● WORK TASK 1
In the review of The Swindle, how much money did Gertrude Christmas stuff into her swag bag during her most recent burglary?
● WORK TASK 2
Which platforms does the review of The Swindle list for the game?
● WORK TASK 3
Pick up the review of The Swindle after its last sentence and keep writing it.

The Swindle ReviewPrice: £11.99
Developer: Size Five Games
Publisher: Size Five Games
PC, Xbox One, PS4, PS3, Vita
Gertrude Christmas is the finest footpad to fleece London yet. The Thorn of New Belgravia has pulled off three successful heists in a row, and during her most recent spot of burglary stuffed £20,000 into her bulging swag bag. Her next gig looks like easy money too; an affluent bungalow with relatively modest security, it houses a pair of computers ripe with riches mere feet from the front door.
Gertrude takes the direct approach, hacking the entrance's electronic lock and nimbly hopping onto the roof as a patrolling guard-bot rushes stupidly out of the open door. At present the guard-bot is no threat, but it could cause problems when it comes to escaping so Gertrude opts to dispatch it now. She waits until the bot's patrol takes it directly underneath her, and swoops down to thwack it over the head with her cudgel. But she fudges the timing by a sliver of a second, and instead it's the bot who does the thwacking. Gertrude Christmas blacks out to the wail of police sirens, and her illustrious career ends on a nothing heist because of a stupid miscalculation.
I hate the Swindle. I mean, I love it, but I also hate it. When a thief like Gertrude Christmas dies in a cloud of stolen greenbacks because of the tiniest mistake, I wish my keyboard had a neck so I could throttle the blasted thing. Yet for all my failure-induced tantrums, for all the horrible things I've said about Size Five's game, I can't stop myself going back to it, because I know that ultimately it's my fault that The Swindle treats me so. I just want it to be nice to me, and perhaps I was a little more careful, a little less greedy, it might let me in.

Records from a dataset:
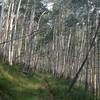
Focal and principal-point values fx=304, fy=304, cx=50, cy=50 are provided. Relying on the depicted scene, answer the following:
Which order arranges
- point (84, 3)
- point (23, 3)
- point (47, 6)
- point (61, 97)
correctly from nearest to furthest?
point (61, 97)
point (84, 3)
point (23, 3)
point (47, 6)

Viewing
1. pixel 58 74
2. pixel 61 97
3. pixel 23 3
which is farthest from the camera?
pixel 23 3

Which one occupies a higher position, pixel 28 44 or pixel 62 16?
pixel 62 16

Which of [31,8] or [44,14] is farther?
[44,14]

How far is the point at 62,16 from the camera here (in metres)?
37.8

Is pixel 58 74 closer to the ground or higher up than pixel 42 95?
closer to the ground

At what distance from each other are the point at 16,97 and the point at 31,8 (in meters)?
26.4

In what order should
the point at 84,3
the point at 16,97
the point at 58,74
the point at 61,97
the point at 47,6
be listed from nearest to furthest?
the point at 16,97 → the point at 61,97 → the point at 84,3 → the point at 58,74 → the point at 47,6

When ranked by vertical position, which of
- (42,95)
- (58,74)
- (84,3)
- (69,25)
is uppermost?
(84,3)

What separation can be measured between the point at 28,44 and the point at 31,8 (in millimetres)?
5421

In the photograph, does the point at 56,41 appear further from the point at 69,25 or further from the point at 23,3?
the point at 23,3

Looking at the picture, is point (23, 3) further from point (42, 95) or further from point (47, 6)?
point (42, 95)

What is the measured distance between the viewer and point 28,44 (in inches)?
1485

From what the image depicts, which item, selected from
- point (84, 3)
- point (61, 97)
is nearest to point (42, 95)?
point (61, 97)

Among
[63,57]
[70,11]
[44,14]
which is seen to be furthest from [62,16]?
[44,14]
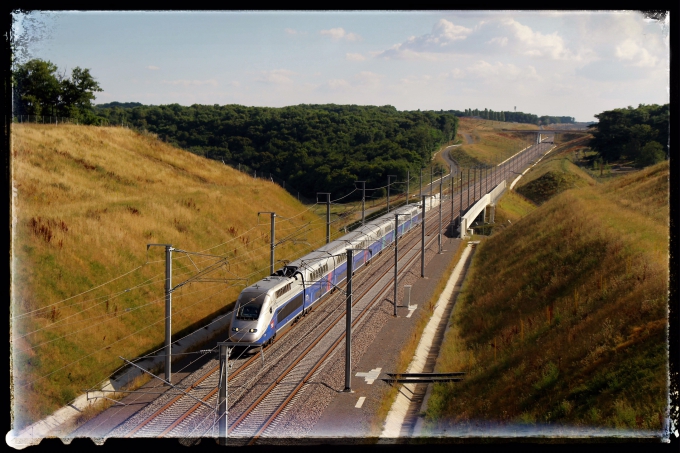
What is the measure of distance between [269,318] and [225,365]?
38.2ft

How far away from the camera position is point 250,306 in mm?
23438

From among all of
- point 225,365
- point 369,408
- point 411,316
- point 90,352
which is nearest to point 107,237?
point 90,352

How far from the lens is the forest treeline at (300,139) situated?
7688 centimetres

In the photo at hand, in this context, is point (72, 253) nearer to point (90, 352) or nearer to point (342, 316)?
point (90, 352)

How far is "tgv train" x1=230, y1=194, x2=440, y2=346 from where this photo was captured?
917 inches

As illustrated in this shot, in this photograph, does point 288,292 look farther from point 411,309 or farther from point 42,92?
point 42,92

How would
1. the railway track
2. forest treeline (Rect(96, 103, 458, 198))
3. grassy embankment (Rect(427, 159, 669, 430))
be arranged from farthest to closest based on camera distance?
1. forest treeline (Rect(96, 103, 458, 198))
2. the railway track
3. grassy embankment (Rect(427, 159, 669, 430))

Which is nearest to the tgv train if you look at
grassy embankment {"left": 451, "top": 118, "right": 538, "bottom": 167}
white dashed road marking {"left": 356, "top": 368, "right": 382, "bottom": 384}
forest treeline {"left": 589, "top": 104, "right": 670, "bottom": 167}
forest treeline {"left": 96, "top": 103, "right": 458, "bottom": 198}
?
white dashed road marking {"left": 356, "top": 368, "right": 382, "bottom": 384}

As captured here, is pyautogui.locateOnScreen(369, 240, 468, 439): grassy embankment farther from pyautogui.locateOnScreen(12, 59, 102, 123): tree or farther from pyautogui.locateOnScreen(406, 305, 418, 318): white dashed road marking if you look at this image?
pyautogui.locateOnScreen(12, 59, 102, 123): tree

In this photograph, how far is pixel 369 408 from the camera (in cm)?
1845

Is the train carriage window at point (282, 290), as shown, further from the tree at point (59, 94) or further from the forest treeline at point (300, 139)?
the forest treeline at point (300, 139)

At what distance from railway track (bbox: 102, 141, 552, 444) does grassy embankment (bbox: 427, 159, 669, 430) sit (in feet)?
15.5
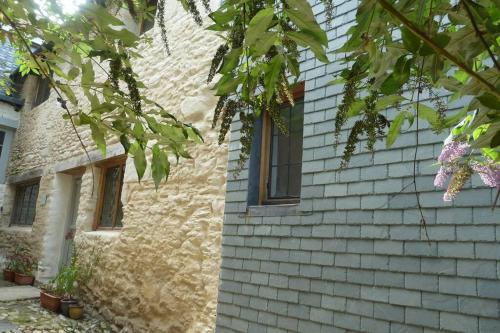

● EXERCISE RESULT 1
£20,000

● EXERCISE RESULT 2
PC, Xbox One, PS4, PS3, Vita

● EXERCISE RESULT 3
You might be thinking now would be a good time for me to call a therapist, but it isn't surprising that the Swindle makes me feel this way. Size Five's steampunk crime saga is a game that smacks you in the face, picks you up, dusts you off, and then starts winding up again until you finally learn to step aside. It's a little bit Thief, a little bit Spelunky, and a little bit Victorian schoolmaster. It knows that you are a Right Scamp, and if it catches you transgressing, thou shalt surely be punished.
The Swindle doesn't hesitate in handing you your ski mask. Its premise gives you 100 days to steal a new security measure developed by Scotland Yard, which once activated will put your tacit economy-rebalancing enterprise out of business for good. But swiping the so-called Devil's Basilisk is harder than a granite honey badger, so to achieve it you need to build up your funds and upgrade your equipment through a number of lesser larcenies.
Every heist in the game is procedurally generated, meaning you can never fully predict what the layout of your target will be like, or how the security will be arranged. Yet what's always certain is that a single error will result in alarms blaring and shutters descending, giving you a minute or so to escape before the police arrive in force. Worst case scenario; that slip-up will cost your burglar his life and all the funds you have acquired on that particular heist so far.